§ **What to produce**
Can you return the lines of the listing without changes, starting at its first line and ending at the line containing "<instances>", with both of those lines included?

§ **Dataset entries**
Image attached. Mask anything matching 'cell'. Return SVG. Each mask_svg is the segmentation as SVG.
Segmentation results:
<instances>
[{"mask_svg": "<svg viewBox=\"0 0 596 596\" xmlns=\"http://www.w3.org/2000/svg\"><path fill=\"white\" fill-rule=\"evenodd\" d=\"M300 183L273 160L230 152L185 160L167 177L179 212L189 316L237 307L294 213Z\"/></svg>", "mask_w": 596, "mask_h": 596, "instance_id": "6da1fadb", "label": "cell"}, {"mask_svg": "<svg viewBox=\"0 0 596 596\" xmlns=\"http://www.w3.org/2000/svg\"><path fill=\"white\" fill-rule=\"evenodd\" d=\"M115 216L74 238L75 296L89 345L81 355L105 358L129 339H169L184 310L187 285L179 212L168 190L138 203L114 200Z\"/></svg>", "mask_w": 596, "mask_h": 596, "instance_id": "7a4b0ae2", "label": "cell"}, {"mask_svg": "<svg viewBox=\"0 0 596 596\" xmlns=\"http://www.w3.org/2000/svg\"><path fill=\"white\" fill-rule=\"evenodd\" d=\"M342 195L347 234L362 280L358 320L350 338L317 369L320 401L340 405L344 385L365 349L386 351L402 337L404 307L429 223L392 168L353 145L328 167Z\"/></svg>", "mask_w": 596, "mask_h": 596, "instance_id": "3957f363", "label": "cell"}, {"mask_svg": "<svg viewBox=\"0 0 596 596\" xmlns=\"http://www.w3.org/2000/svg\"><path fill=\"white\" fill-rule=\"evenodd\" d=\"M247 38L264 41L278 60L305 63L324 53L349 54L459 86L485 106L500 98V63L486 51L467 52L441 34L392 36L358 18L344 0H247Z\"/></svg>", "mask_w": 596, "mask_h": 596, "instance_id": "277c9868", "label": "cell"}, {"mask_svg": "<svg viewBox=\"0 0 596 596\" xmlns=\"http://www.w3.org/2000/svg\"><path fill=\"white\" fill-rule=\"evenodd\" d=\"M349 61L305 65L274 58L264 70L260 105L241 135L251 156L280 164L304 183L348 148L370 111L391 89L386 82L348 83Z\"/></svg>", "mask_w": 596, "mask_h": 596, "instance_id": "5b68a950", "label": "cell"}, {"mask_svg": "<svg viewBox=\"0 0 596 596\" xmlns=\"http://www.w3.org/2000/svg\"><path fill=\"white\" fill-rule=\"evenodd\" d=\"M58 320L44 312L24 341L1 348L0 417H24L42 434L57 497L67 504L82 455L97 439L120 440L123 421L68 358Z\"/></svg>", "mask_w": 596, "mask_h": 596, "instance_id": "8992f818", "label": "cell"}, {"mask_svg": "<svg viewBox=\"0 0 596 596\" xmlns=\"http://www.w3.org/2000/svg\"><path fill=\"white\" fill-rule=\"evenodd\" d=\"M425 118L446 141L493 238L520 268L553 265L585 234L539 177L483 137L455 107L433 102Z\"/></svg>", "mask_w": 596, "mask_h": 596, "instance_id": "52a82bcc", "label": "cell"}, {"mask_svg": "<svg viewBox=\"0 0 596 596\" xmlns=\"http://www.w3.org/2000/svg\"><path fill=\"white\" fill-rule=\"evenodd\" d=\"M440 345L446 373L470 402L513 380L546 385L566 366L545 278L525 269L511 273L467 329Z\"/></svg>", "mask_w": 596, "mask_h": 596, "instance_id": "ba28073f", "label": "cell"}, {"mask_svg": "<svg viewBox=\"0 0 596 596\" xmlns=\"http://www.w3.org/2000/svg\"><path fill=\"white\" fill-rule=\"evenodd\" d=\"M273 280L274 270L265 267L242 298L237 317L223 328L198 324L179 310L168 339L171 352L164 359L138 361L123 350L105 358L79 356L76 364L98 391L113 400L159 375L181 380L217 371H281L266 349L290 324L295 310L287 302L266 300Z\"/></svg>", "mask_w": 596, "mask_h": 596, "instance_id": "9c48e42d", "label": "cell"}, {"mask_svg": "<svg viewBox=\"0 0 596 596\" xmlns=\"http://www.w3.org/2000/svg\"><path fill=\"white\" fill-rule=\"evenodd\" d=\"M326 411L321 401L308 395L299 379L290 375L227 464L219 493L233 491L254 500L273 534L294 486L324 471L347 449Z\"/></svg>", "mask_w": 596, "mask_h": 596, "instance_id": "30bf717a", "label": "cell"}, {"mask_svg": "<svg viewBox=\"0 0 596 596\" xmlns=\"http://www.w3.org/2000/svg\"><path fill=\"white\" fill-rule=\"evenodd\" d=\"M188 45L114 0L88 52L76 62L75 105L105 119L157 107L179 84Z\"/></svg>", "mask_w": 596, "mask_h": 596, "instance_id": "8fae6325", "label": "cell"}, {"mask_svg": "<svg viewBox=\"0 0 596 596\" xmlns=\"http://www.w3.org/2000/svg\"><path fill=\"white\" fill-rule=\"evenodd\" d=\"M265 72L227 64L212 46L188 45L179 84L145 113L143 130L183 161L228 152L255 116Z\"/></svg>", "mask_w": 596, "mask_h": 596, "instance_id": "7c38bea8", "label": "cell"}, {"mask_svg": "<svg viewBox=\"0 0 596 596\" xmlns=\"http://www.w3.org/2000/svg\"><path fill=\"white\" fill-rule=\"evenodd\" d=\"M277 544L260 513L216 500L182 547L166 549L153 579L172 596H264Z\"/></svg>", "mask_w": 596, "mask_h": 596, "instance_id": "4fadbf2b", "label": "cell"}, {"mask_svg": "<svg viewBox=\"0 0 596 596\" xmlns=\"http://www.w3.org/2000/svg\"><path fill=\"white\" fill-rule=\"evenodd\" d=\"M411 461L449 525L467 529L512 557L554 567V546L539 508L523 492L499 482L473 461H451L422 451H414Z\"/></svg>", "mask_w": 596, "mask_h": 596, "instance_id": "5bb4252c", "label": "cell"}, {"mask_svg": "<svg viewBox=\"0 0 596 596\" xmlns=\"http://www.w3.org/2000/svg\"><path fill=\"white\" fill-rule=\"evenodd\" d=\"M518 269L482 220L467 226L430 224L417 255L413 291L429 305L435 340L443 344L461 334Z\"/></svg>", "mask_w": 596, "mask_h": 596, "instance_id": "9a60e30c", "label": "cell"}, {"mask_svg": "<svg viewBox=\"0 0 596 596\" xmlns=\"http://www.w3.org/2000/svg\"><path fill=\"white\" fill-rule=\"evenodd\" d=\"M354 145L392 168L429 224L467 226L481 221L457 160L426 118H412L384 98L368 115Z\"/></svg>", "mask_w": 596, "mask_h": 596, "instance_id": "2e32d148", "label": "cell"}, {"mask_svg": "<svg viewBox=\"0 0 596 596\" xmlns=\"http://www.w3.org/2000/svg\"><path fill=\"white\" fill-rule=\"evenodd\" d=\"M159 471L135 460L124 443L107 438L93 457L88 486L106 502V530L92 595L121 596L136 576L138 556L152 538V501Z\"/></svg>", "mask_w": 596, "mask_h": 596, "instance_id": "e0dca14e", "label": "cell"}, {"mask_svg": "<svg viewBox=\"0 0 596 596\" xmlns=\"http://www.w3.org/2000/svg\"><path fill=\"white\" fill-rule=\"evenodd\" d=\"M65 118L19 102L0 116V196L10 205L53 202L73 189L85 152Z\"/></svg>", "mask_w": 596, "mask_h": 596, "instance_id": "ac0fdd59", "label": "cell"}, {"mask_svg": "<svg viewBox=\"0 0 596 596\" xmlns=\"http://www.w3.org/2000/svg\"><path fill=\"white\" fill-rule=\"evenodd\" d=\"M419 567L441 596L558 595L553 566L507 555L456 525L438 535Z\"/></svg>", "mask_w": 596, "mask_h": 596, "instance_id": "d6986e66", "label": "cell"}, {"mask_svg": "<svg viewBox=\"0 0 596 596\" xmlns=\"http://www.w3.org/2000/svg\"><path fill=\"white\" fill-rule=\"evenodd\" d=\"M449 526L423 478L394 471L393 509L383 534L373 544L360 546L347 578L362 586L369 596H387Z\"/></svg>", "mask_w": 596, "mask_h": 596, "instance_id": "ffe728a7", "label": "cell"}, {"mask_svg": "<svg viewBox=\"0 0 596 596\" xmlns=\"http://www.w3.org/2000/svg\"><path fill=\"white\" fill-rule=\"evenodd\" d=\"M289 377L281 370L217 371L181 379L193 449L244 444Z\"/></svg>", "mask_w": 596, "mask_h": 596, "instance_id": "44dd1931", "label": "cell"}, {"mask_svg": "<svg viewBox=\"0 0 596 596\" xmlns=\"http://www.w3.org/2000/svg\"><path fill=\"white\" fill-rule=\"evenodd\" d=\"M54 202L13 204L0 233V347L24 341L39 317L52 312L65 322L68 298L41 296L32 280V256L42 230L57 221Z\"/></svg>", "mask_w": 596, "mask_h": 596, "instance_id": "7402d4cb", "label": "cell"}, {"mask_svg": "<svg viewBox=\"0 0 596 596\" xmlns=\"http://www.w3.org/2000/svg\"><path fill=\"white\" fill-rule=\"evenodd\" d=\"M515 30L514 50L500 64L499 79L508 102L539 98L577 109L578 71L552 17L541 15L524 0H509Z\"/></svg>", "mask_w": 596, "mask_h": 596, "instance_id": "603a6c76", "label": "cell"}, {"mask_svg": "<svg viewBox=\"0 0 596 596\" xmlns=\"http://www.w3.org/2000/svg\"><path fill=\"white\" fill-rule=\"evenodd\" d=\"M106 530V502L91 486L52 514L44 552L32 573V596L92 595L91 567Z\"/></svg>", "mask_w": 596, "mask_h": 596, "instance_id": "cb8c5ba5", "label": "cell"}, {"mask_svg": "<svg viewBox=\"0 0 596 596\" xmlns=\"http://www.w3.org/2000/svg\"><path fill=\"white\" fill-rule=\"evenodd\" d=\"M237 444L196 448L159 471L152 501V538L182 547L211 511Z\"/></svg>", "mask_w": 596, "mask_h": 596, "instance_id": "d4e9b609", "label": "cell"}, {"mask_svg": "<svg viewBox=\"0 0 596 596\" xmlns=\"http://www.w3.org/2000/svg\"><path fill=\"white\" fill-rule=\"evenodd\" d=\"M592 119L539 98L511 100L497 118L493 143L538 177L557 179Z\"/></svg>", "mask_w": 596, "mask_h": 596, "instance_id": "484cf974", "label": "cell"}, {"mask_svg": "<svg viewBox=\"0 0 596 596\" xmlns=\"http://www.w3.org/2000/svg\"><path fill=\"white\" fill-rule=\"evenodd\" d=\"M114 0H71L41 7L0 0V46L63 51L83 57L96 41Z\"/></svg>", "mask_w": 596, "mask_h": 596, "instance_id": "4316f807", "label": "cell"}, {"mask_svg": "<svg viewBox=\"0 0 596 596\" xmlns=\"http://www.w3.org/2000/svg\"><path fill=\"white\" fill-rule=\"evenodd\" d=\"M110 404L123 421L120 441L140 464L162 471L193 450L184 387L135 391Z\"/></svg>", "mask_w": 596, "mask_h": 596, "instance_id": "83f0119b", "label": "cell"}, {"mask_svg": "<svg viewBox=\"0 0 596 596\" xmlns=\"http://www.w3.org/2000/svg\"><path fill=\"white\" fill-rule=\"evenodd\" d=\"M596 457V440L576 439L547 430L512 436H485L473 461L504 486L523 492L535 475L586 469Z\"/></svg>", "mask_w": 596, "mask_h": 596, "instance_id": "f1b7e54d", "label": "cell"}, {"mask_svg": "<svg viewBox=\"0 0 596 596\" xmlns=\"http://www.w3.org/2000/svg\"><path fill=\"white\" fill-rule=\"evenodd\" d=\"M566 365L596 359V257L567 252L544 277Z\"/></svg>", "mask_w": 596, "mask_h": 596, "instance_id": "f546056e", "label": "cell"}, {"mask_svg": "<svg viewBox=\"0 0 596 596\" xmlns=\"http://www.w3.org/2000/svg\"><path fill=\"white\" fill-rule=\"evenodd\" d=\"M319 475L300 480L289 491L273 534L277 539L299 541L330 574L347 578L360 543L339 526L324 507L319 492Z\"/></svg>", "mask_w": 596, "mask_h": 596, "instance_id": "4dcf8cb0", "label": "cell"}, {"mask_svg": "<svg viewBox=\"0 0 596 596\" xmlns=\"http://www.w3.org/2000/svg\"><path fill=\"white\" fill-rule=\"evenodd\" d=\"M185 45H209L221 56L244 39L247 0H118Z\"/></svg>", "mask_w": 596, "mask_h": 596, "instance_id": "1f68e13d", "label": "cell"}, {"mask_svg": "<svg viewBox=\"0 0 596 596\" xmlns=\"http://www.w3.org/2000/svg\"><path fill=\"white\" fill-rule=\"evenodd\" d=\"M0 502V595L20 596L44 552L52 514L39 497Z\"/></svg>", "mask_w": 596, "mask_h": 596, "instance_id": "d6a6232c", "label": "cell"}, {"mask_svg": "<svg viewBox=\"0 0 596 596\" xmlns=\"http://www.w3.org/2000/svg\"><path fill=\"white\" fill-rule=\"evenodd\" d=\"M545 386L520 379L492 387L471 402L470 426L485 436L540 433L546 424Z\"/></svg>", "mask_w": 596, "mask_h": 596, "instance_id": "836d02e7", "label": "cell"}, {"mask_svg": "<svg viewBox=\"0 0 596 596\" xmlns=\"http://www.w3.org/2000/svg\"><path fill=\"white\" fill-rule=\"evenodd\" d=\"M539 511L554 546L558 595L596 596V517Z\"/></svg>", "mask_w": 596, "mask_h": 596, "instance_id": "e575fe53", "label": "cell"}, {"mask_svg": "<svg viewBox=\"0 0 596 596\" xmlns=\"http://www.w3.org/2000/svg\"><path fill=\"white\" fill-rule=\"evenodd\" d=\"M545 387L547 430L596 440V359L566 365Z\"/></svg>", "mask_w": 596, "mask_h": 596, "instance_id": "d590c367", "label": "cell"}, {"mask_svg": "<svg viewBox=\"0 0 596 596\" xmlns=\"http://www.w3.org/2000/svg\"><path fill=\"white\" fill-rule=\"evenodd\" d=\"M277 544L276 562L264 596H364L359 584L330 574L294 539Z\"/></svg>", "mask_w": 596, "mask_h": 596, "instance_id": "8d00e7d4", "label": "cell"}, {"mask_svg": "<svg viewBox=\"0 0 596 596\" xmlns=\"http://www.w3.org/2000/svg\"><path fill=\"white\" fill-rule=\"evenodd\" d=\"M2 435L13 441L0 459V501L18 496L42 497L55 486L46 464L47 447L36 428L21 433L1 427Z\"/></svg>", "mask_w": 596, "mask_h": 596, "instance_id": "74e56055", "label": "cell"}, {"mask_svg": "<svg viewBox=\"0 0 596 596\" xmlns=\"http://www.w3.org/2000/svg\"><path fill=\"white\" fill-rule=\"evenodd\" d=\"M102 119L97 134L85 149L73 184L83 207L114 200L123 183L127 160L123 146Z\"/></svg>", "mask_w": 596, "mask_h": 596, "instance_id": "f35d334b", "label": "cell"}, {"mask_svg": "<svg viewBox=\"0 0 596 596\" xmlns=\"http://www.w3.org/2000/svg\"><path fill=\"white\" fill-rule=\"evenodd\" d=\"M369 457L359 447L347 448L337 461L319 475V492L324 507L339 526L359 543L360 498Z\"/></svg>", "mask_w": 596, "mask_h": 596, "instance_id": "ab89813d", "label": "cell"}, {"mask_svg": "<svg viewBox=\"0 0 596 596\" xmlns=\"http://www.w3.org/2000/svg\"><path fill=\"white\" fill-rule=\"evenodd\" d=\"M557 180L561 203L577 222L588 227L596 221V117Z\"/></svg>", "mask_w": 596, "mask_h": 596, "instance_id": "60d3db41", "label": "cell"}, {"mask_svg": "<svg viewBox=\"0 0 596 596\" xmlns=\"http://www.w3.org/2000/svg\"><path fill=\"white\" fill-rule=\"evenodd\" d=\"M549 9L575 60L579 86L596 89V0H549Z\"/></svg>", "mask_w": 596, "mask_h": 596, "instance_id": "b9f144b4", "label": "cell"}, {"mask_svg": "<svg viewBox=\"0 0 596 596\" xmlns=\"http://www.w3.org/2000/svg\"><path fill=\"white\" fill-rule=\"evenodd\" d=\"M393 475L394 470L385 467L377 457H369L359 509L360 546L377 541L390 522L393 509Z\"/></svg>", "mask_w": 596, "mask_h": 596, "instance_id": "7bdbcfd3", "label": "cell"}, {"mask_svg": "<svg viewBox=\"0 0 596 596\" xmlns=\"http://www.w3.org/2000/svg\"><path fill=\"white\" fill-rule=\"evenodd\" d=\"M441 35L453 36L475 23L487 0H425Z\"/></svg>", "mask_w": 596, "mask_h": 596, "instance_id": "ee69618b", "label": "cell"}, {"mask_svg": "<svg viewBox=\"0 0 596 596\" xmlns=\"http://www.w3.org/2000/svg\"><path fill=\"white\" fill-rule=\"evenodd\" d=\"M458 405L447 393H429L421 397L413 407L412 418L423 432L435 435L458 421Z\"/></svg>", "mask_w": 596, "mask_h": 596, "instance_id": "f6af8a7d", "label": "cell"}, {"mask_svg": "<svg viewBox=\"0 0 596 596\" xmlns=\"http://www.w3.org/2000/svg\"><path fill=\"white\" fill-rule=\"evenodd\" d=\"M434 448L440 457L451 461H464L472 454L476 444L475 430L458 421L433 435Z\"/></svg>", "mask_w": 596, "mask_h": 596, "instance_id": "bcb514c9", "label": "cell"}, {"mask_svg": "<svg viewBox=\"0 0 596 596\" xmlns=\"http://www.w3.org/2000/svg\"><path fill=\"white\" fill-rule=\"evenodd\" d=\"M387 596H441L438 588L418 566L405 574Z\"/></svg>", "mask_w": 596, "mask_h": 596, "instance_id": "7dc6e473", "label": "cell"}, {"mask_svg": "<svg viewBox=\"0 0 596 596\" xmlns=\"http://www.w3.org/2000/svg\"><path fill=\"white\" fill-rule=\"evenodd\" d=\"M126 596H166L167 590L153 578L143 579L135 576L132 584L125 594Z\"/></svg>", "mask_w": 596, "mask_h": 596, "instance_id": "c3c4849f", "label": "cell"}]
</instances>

§ **Output of the task**
Image attached. Mask anything matching 'cell'. Return SVG. Each mask_svg is the segmentation as SVG.
Segmentation results:
<instances>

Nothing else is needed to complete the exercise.